### [TASK STATEMENT]
Make an exact copy of the records below, leaving every image out.

(Source texts of formatted documents)
◆ ◆ ◆ ◆ ◆ ◆ ◆
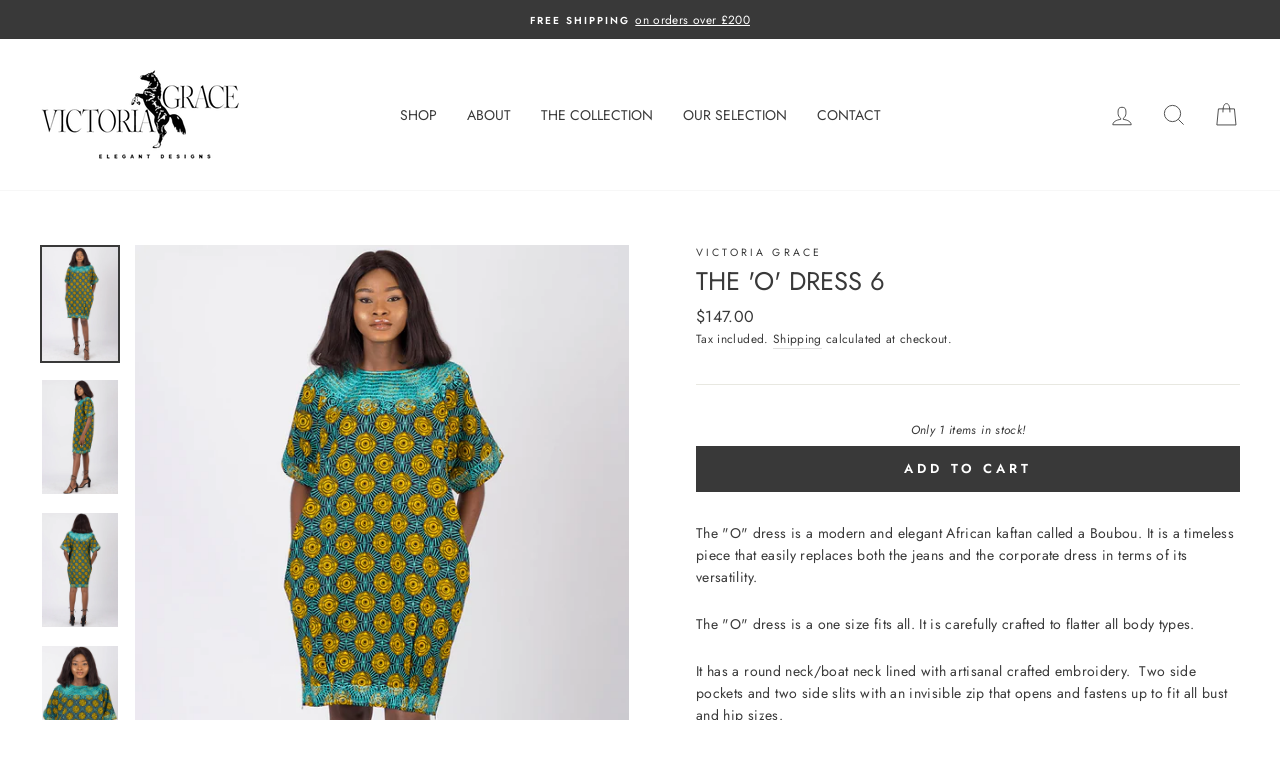

--- FILE ---
content_type: text/css
request_url: https://victoriagracefashion.com/cdn/shop/t/5/assets/custom-fashioncan.scss.css?v=114036671217618544701612492730
body_size: -342
content:
#shopify-section-footer .footer__collapsible .image-wrap{height:unset!important;padding:unset!important}#shopify-section-footer .footer__collapsible .image-wrap img{width:24px}.template-index .index-featured-collections .collection-item__title span{background:transparent;color:var(--colorHeroText);font-family:var(--typeHeaderPrimary),var(--typeHeaderFallback);font-size:26.775px;font-weight:var(--typeHeaderWeight);letter-spacing:var(--typeHeaderSpacing);line-height:1.1}.template-product .collapsible-trigger-btn--borders+.collapsible-content .collapsible-content__inner{padding:0 10px}#insta-feed{margin-left:-28px!important;margin-top:0!important;padding:0}#insta-feed .instafeed-overlay{left:28px!important;width:calc(100% - 28px)!important;height:calc(100% - 28px)!important}#insta-feed h2{margin-bottom:28px;padding-left:28px}@media (max-width: 769px){#insta-feed>a:nth-of-type(n+16){display:none}}#insta-feed .instafeed-container{padding-top:33.33333%!important;width:33.33333%!important}@media (min-width: 1024px){#insta-feed .instafeed-container{padding-top:25%!important;width:25%!important}}#insta-feed .instafeed-container img{padding-bottom:28px;padding-left:28px;width:100%!important;height:100%!important}.custom-content{margin-bottom:0;margin-left:-10px!important;padding:0 40px}.custom-content .custom__item{margin-bottom:10px;padding-left:0}
/*# sourceMappingURL=/cdn/shop/t/5/assets/custom-fashioncan.scss.css.map?v=114036671217618544701612492730 */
◆ ◆ ◆ ◆ ◆ ◆ ◆
### [WRITTEN ANSWER]
--- FILE ---
content_type: text/css
request_url: https://victoriagracefashion.com/cdn/shop/t/5/assets/custom-fashioncan.scss.css?v=114036671217618544701612492730
body_size: -342
content:
#shopify-section-footer .footer__collapsible .image-wrap{height:unset!important;padding:unset!important}#shopify-section-footer .footer__collapsible .image-wrap img{width:24px}.template-index .index-featured-collections .collection-item__title span{background:transparent;color:var(--colorHeroText);font-family:var(--typeHeaderPrimary),var(--typeHeaderFallback);font-size:26.775px;font-weight:var(--typeHeaderWeight);letter-spacing:var(--typeHeaderSpacing);line-height:1.1}.template-product .collapsible-trigger-btn--borders+.collapsible-content .collapsible-content__inner{padding:0 10px}#insta-feed{margin-left:-28px!important;margin-top:0!important;padding:0}#insta-feed .instafeed-overlay{left:28px!important;width:calc(100% - 28px)!important;height:calc(100% - 28px)!important}#insta-feed h2{margin-bottom:28px;padding-left:28px}@media (max-width: 769px){#insta-feed>a:nth-of-type(n+16){display:none}}#insta-feed .instafeed-container{padding-top:33.33333%!important;width:33.33333%!important}@media (min-width: 1024px){#insta-feed .instafeed-container{padding-top:25%!important;width:25%!important}}#insta-feed .instafeed-container img{padding-bottom:28px;padding-left:28px;width:100%!important;height:100%!important}.custom-content{margin-bottom:0;margin-left:-10px!important;padding:0 40px}.custom-content .custom__item{margin-bottom:10px;padding-left:0}
/*# sourceMappingURL=/cdn/shop/t/5/assets/custom-fashioncan.scss.css.map?v=114036671217618544701612492730 */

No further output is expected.